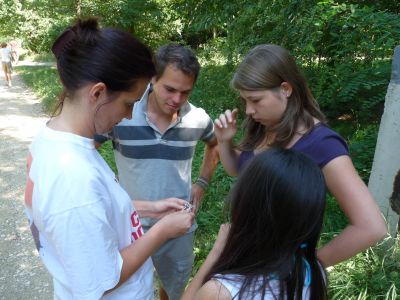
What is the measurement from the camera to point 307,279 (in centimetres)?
115

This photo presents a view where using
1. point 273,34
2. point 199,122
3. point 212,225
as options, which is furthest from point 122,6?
point 199,122

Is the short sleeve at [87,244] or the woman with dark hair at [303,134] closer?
the short sleeve at [87,244]

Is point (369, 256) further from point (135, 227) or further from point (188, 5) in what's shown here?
point (188, 5)

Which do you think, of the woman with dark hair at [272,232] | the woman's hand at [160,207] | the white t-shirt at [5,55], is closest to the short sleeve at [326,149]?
the woman with dark hair at [272,232]

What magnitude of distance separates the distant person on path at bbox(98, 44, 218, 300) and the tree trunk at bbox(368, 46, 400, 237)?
1.26 metres

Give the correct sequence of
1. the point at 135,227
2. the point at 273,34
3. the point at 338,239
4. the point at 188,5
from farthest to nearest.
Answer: the point at 188,5 → the point at 273,34 → the point at 338,239 → the point at 135,227

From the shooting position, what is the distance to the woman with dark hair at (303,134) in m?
1.43

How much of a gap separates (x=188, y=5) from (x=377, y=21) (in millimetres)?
3654

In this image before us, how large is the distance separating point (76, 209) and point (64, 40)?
563 mm

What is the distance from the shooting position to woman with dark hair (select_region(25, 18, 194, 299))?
1012mm

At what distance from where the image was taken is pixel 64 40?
46.8 inches

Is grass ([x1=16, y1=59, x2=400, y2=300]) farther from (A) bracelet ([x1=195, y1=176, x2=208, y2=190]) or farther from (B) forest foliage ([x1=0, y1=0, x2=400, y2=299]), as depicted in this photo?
(A) bracelet ([x1=195, y1=176, x2=208, y2=190])

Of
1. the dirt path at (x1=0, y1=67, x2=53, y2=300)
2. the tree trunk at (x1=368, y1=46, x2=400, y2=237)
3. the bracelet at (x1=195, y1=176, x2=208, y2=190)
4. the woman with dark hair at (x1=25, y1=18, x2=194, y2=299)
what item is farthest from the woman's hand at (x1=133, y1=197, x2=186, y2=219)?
the dirt path at (x1=0, y1=67, x2=53, y2=300)

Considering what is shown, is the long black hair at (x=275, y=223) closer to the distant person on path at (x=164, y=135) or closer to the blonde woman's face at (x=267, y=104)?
the blonde woman's face at (x=267, y=104)
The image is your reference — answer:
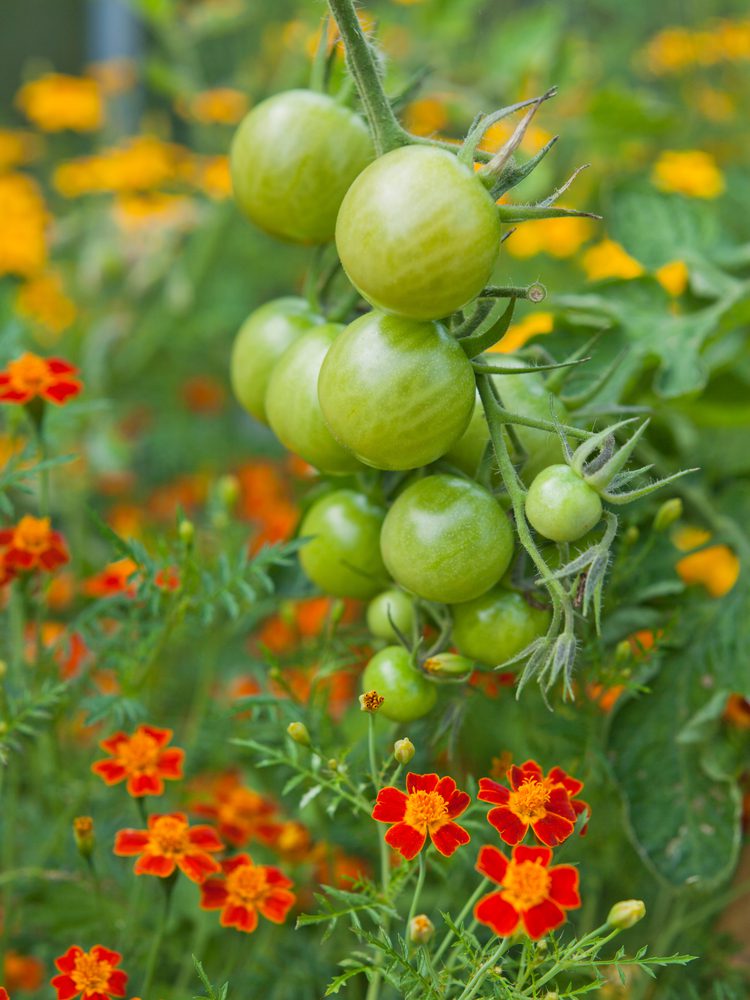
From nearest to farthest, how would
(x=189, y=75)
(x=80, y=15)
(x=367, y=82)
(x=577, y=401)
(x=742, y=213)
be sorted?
(x=367, y=82) < (x=577, y=401) < (x=742, y=213) < (x=189, y=75) < (x=80, y=15)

----------------------------------------

### Problem statement
Output the lines of the records from the line containing "At what distance" through the end of the records, inclusive, reproducing them verbatim and omitting the pictures.

### Result of this exercise
At what distance from where the image was taken is pixel 64 40?
46.8 inches

Is grass ([x1=16, y1=59, x2=400, y2=300]) farther from (A) bracelet ([x1=195, y1=176, x2=208, y2=190]) or farther from (B) forest foliage ([x1=0, y1=0, x2=400, y2=299]), as depicted in this photo?
(A) bracelet ([x1=195, y1=176, x2=208, y2=190])

Of
1. the dirt path at (x1=0, y1=67, x2=53, y2=300)
2. the tree trunk at (x1=368, y1=46, x2=400, y2=237)
3. the bracelet at (x1=195, y1=176, x2=208, y2=190)
4. the woman with dark hair at (x1=25, y1=18, x2=194, y2=299)
what item is farthest from the woman's hand at (x1=133, y1=197, x2=186, y2=219)?
the dirt path at (x1=0, y1=67, x2=53, y2=300)

Considering what is shown, is the long black hair at (x=275, y=223) closer to the distant person on path at (x=164, y=135) or closer to the blonde woman's face at (x=267, y=104)?
the blonde woman's face at (x=267, y=104)
The image is your reference — answer:
From nearest to farthest, how would
(x=189, y=75)
(x=80, y=15)
(x=367, y=82)
(x=577, y=401)
(x=742, y=213)
be sorted?
(x=367, y=82) < (x=577, y=401) < (x=742, y=213) < (x=189, y=75) < (x=80, y=15)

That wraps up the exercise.